I was thinking it would be productive to brainstorm a list of possible actions for a character in a story that could conceivably be converted into gameplay. Specific examples are good too, but the goal is to identify generalized descriptions of narrative actions that are valid for a myriad of gameplay scenarios. By all means, please add more to the list if you can think of some I haven't covered (or that aren't a combination of the following):

- Player must acquire an item / a person

(hard to get to)

- Player must convince an NPC to do something or stop something

- Player must hide an item / a person

(hard to prevent others from finding)

- Player must find an item / a person

(hard to locate)

- Player must help someone overcome an emotional burden

(heal others' pain / dismiss others' woes)
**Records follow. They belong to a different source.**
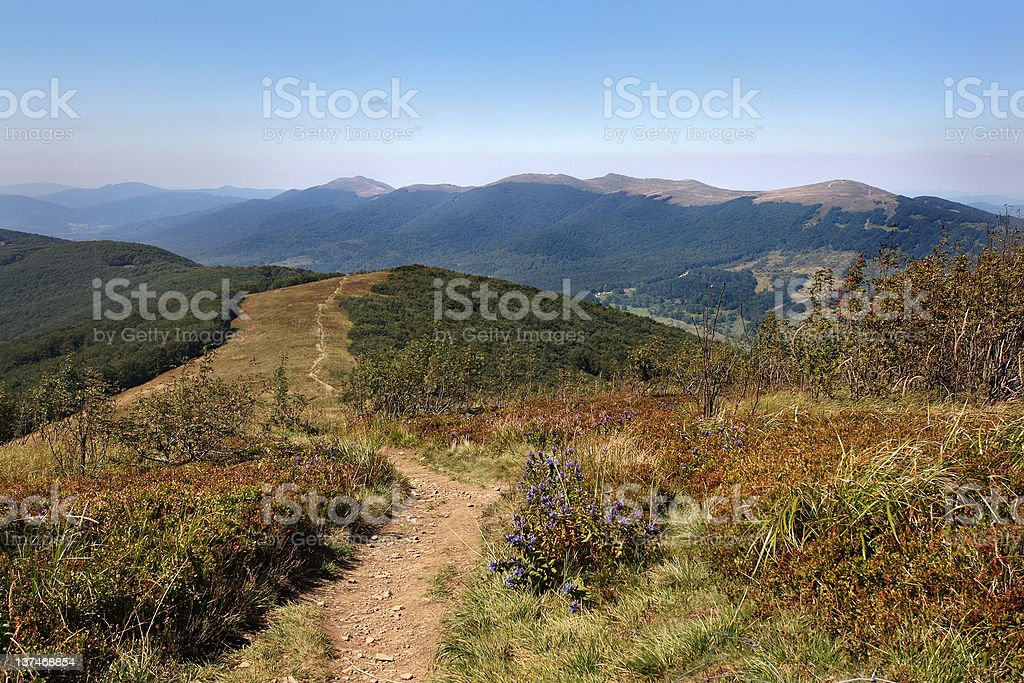 landscape Bieszczady royalty-free stock photo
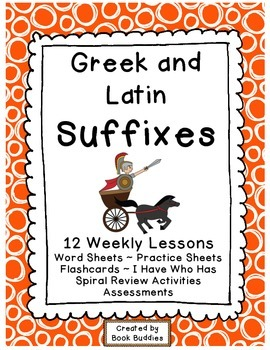Greek and Latin Suffixes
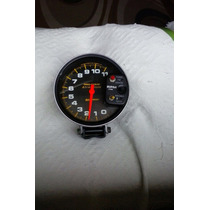 Conta Giro Autometer Raridade Importado Impecavel !!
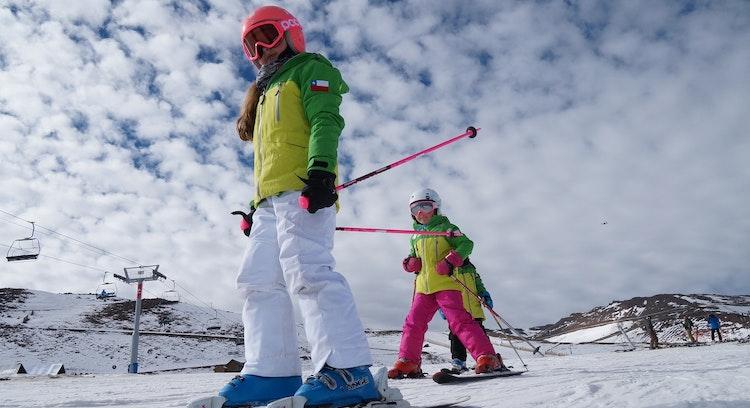 Centro Ski La Parva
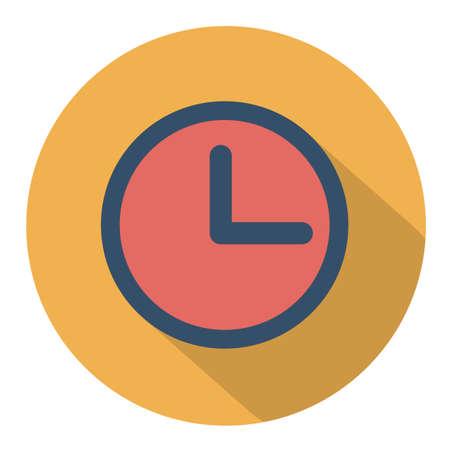 clock face icon Illustration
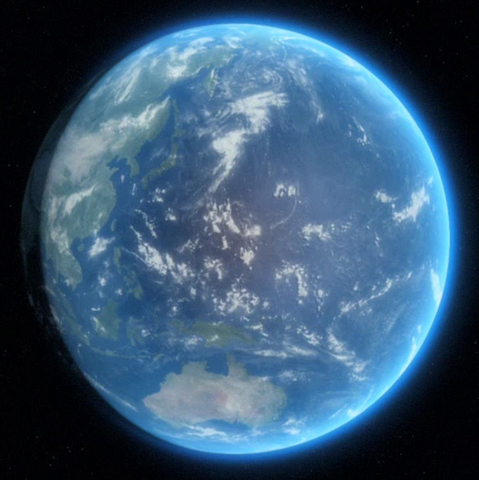File:Earth 8 December 2199.png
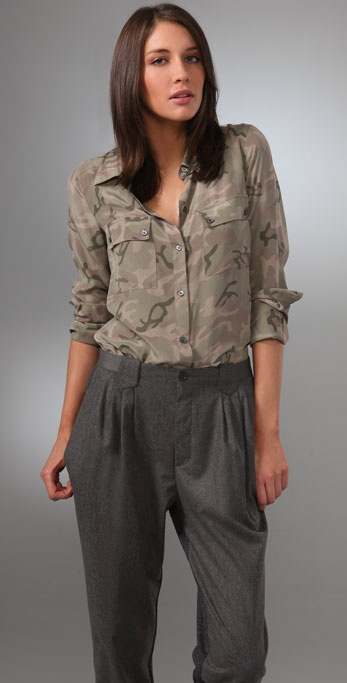 Equipment Sisley Washed CDC Blouse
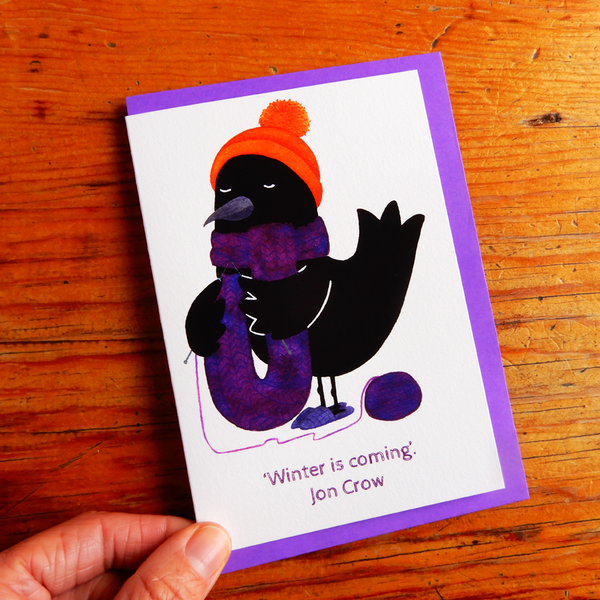 Winter Crow Greeting Card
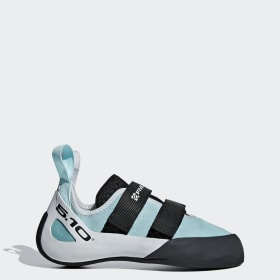 Five Ten Gambit VCS Kletterschuh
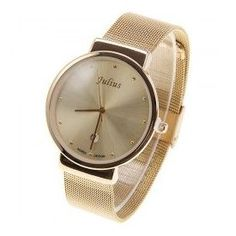A unisex gold watch from Julius Watch with single calendar.  List Price: Rs. 3,784 Our Price: Rs. 2,867 You Save: Rs. 917 (24%)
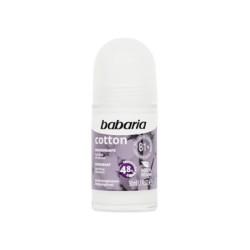 Serum facial Vitamina C...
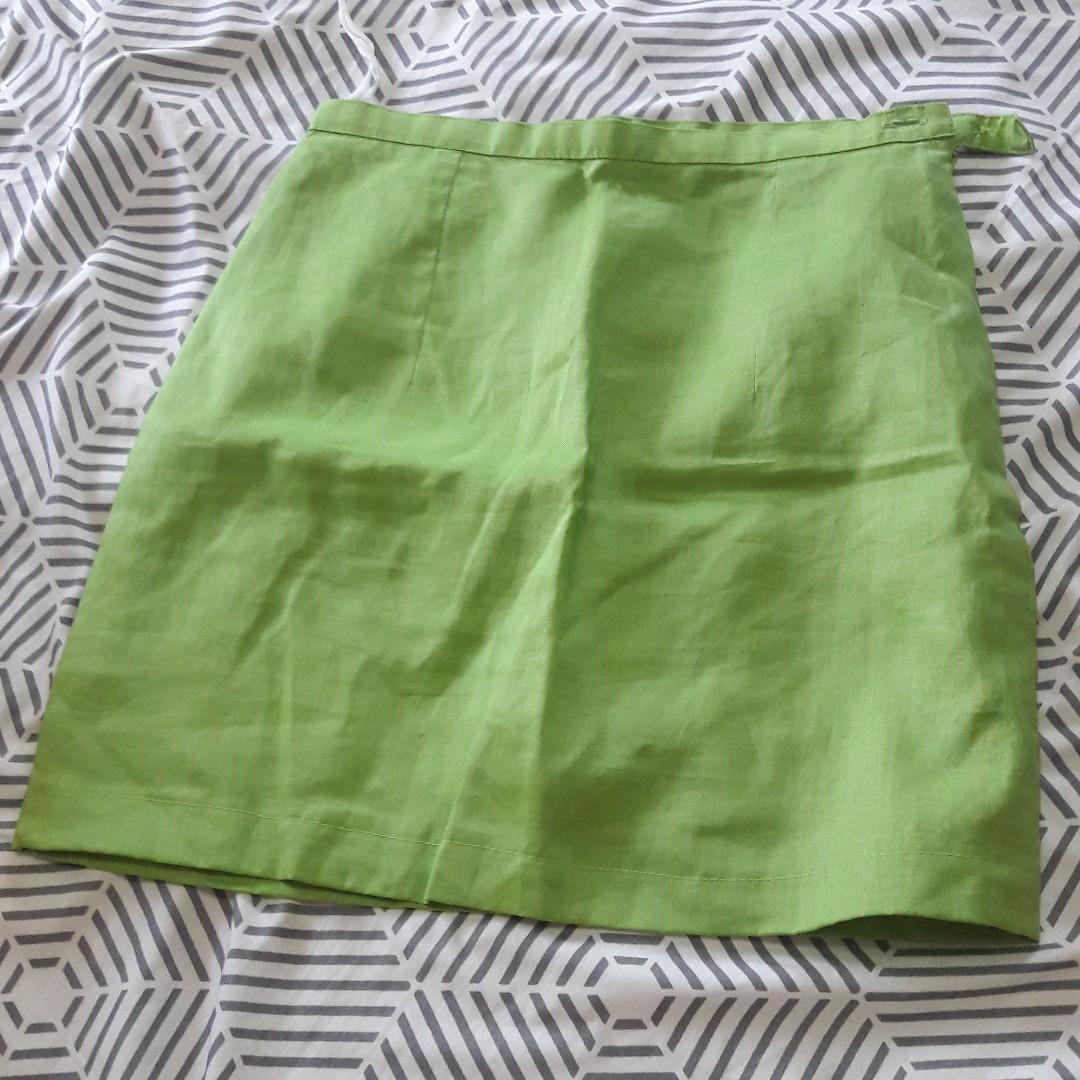 Neon Green pencil skirt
- Player must force upon someone an emotional burden

(It's better to break it to them -> dialogue)

- Player must uncover a mystery

(go in search of clues, investigate characters & testimonies, etc.)

- Player must circumvent an obstacle blocking progression, physically

(bridge collapsed)

- Player must resolve conflicts between various parties

(party members fighting each other, break social / political disagreements through action or discourse)

- Player must develop skill in a particular field

(training -> tutorial, unlock new ability, gain entrance to new story arc)

- Player must earn the approval/favor of another character

(complete whatever tasks earns favor of Master / political leader / Father, etc.)

- Player must best another character at some skill

(demonstrate "mastery" of practiced skill over a rival of some sorts)

- Player must evade danger

(initiate travel somewhere to avoid pursuit, challenge of evading attacks headed towards the player, etc.)

- Player must deliver an item somewhere

(Index to Halo Control Room, Severed Head to bandit leader, etc.)

- Player must protect another character

(escort mission, defeat enemies out of need to protect allies)

- Player must go to a certain place

(either find it if location unknown, or get to the place if difficult to get to)

- Player must overcome one of their own emotional burdens

(restore self-confidence by completing a difficult task)

- Player must restore a social connection to its rightful form

(get Johnny to forgive Mary by helping Mary to complete a task)

- Player must prove something to be true in the face of uncertain opposition

(Prove innocence of friend despite evidence stacked against, search for clues, etc.)

- Player must earn/win the love of another individual

(woo a character -> get items / complete tasks to win their trust/love, etc.)

- Player must preserve the honor of himself or another character as a result of an insult or wrongdoing: vengeance

(defeat the one who mistreated your community, accomplish a difficult task on behalf of a friend who was cheated from their success by the villain)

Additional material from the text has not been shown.